I needed to know that every SDK could:

  1. Authenticate with a real API key
  2. Send a minimal event (just a message, everything else optional)
  3. Send a full event (all fields populated)
  4. Handle the response without breaking

And I needed to know this across 13 different languages and runtimes, before every release.

The architecture

Each SDK repo has a sample/ directory with a script that does exactly those two things. It sends a minimal event and a full event using a dedicated test workspace API key.

The integration-tests repo contains nothing except a GitHub Actions workflow. No code lives there. All the actual test logic lives in the SDK repos themselves. The workflow just:

  1. Checks out the SDK repo
  2. Sets up the required runtime (Node, Python, JVM, Swift toolchain, etc.)
  3. Runs the sample script with the test API key injected as a secret
  4. The event either arrives at my backend or it doesn’t

The Go SDK (apialerts-go/sample/github.go) is the reference implementation I used as the pattern for all the others.

What gets tested

Each sample sends two events.

Minimal. Only a message field. This validates that all the other fields are genuinely optional and the SDK doesn’t blow up when they’re omitted.

Full. All fields: message, channel, event, title, tags, link, and data. This validates that the full payload serialises correctly and the API accepts it.

□ □ □ □ □

Please write out everything in the page on SDK integration testing from "3. Send a full" down to "workspace API key.", word for word.

Records taken from a dataset

□ □ □ □ □

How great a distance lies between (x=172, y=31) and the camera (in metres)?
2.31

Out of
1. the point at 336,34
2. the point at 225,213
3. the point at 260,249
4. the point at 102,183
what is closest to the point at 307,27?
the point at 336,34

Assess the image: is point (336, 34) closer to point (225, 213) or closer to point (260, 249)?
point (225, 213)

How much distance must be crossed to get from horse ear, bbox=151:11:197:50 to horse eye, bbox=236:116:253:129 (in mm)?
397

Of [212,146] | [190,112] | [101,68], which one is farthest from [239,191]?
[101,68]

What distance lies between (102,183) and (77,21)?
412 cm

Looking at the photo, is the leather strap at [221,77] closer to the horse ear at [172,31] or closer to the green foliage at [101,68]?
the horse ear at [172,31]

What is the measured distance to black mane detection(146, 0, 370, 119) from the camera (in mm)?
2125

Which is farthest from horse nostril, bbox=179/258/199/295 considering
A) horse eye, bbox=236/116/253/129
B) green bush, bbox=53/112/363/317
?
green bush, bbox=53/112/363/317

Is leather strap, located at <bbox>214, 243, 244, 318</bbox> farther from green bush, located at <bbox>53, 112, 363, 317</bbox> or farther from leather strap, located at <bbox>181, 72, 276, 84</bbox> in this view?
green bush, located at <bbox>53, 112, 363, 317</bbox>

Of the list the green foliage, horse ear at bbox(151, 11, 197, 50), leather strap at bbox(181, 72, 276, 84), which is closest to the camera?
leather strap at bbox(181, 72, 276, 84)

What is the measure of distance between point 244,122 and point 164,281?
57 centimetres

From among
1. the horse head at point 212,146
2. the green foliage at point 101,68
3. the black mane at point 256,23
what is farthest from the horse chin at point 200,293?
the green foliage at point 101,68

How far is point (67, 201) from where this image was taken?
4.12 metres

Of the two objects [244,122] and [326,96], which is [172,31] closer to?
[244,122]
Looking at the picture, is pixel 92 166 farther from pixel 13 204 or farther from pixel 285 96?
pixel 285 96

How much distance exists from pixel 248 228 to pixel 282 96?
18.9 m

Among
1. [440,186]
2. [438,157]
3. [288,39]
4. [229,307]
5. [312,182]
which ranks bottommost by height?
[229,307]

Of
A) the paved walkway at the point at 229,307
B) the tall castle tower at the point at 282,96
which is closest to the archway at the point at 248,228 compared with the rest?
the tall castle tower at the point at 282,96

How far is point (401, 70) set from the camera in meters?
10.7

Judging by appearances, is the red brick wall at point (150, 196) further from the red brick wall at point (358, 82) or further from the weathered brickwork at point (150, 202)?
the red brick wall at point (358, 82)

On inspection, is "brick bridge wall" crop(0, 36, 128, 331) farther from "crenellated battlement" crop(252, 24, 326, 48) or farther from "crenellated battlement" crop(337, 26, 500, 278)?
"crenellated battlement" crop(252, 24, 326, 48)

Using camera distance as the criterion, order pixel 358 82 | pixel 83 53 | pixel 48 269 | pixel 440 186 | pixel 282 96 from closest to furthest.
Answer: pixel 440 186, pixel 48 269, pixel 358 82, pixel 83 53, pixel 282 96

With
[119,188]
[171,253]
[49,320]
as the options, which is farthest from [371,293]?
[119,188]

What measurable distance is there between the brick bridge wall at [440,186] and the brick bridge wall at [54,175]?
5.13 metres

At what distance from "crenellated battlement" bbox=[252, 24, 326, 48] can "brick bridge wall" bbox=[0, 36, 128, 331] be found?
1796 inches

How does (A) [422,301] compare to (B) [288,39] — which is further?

□ □ □ □ □

-- Solution for this exercise --
3. Send a full event (all fields populated)
  4. Handle the response without breaking

And I needed to know this across 13 different languages and runtimes, before every release.

The architecture

Each SDK repo has a sample/ directory with a script that does exactly those two things. It sends a minimal event and a full event using a dedicated test workspace API key.